Python-Viz-Hammer-Projection.jpg

The Hammer projection.

 

The example code below does map projections using the Basemap function. This function is part of the mpl_toolkits package*. This package contains a number of modules the are built “on top of” matplotlib and extend the functionality of matplotlib in a variety of specific application areas. The basemap module contains the function Basemap (note the difference in capitalization between the module name and the function name). The Basemap function implements a variety of map projections, like the Hammer projection. The set of available projections is described in the Basemap documentation .

The key steps in generating a globe-based visualization of data are:

  1. use Basemap to define a map projection,
  2. use the map projection to convert latitude and longitude coordinates into the corresponding coordinates in that map projection, and
  3. use the matplotlib.scatter function to plot the transformed coordinates on the map

These there steps are marked by comments in the code below.

The complete code can be downloaded here.

Download Demo-Map-Plot-Hammer.py

 

 # Map plot using the Hammer projection

 import matplotlib.pyplot as plt
 from mpl_toolkits.basemap import Basemap


# Sampled earthquake latitude and longitudes from real data stream
# Earthquake i occurred at the location (latitude[i], longitude[i])


latitudes = [
              39.6835 ,  60.5828 ,  47.4227 ,  38.8175 ,  19.1345 ,
              19.4377 ,  60.0217 ,  38.7978 ,  19.1364 ,  38.8148 ,
            ... ]

longitudes = [
              -119.8202 ,  -151.0144 ,  -120.1962 ,  -122.8042 ,  -66.4852 ,
              -155.2545 ,  -152.0147 ,  -122.741 ,  -66.476 ,  -122.8202 ,
             ...]

# Create world map with a Hammer (eliptical, equal-area) projection
# centered at 180 degrees longitude (i.e. longitude zero of the
# visualization is longitude 180 on the globe)
map = Basemap(projection='hammer',lon_0=180)   # Step 1

# Fill in the outlines of continents
map.drawcoastlines()

# Convert latitudes and longitudes to coordinates on the world map
x, y = map(longitudes,latitudes)              # Step 2

# Map the locations onto the world map
map.scatter(x, y)                             # Step 3

plt.title('Locations of earthquakes')
plt.show()

plt.clf()

Notice that the Basemap function returns a map that encodes the details of how to perform the projection (Step 1). This map is used (Step 2) to project its two parameters (the latitude and longitude data) and returns two values (the projected x and y coordinates). These projected coordinates are used as input to the scatter plot function (Step 3). To make the visualization easier to understand the drawcoastlines functions is used to show the continents. Here is the resulting visualization.

Python-Viz-Map-Plot-Hammer.png

Earthquake data plotted on a globe map (Hammer projection)

 

The globe visualization shows that the two clusters of earthquakes seen earlier are located on the coasts of California and Alaska. In general, it can be seen that the majority of the earthquakes are in the Pacific rim. Much more extensive data would be needed to study in more detail the distribution of earthquakes.

Going Further

This brief description is only the tip of the iceberg. It is only meant to give a brief orientation to the general style of matplotlib usage. There is much more that matplotlib can do. You will undoubtedly want to use some of the more advanced features of matplotlib in your project. There is a lot of help that you will find on the web. One starting point is this tutorial . There are many others to be found. Also available is the matplotlib documentation .

• Information shown:
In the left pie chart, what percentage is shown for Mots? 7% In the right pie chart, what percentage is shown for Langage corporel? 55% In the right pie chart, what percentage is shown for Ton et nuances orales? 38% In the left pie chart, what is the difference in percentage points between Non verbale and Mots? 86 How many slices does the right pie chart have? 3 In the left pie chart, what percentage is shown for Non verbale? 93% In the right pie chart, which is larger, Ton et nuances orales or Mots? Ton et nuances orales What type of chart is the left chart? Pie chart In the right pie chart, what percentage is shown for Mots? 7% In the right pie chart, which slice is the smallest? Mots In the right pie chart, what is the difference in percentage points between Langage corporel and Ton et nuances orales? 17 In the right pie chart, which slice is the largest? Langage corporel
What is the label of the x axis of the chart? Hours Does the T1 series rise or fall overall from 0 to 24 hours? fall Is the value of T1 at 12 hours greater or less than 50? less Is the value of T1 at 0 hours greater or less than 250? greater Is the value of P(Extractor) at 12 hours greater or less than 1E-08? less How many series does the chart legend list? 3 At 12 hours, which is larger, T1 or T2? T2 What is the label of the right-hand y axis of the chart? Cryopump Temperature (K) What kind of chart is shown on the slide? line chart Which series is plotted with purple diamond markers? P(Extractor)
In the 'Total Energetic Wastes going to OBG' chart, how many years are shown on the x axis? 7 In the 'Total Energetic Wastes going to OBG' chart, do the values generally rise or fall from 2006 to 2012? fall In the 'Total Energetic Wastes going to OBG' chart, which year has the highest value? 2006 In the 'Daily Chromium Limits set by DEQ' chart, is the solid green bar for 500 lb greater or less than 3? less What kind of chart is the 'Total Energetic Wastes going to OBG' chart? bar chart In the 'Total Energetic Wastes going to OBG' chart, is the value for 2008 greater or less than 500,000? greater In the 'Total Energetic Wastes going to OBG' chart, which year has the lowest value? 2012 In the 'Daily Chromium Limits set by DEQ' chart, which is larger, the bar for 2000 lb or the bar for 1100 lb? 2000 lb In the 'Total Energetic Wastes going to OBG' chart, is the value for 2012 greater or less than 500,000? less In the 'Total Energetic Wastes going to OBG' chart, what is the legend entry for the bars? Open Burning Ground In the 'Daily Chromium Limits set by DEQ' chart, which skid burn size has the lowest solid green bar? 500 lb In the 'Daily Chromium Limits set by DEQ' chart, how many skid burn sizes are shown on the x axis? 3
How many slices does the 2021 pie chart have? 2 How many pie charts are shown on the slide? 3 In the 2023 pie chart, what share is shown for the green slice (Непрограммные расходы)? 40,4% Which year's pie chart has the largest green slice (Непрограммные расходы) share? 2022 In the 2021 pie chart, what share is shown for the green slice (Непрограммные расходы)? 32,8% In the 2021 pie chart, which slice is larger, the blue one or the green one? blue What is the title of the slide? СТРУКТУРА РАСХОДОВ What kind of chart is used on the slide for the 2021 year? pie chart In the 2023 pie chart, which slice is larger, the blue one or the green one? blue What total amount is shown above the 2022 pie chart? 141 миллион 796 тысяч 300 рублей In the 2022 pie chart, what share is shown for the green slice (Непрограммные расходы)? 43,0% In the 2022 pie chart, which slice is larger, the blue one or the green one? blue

• To-do item:
Reproduce the passage of the map projection text between "Python-Viz-Map-Plot-Hammer.png" and "matplotlib documentation .", inclusive, without changing any characters.

• Reply to the task:
Python-Viz-Map-Plot-Hammer.png

Earthquake data plotted on a globe map (Hammer projection)

 

The globe visualization shows that the two clusters of earthquakes seen earlier are located on the coasts of California and Alaska. In general, it can be seen that the majority of the earthquakes are in the Pacific rim. Much more extensive data would be needed to study in more detail the distribution of earthquakes.

Going Further

This brief description is only the tip of the iceberg. It is only meant to give a brief orientation to the general style of matplotlib usage. There is much more that matplotlib can do. You will undoubtedly want to use some of the more advanced features of matplotlib in your project. There is a lot of help that you will find on the web. One starting point is this tutorial . There are many others to be found. Also available is the matplotlib documentation .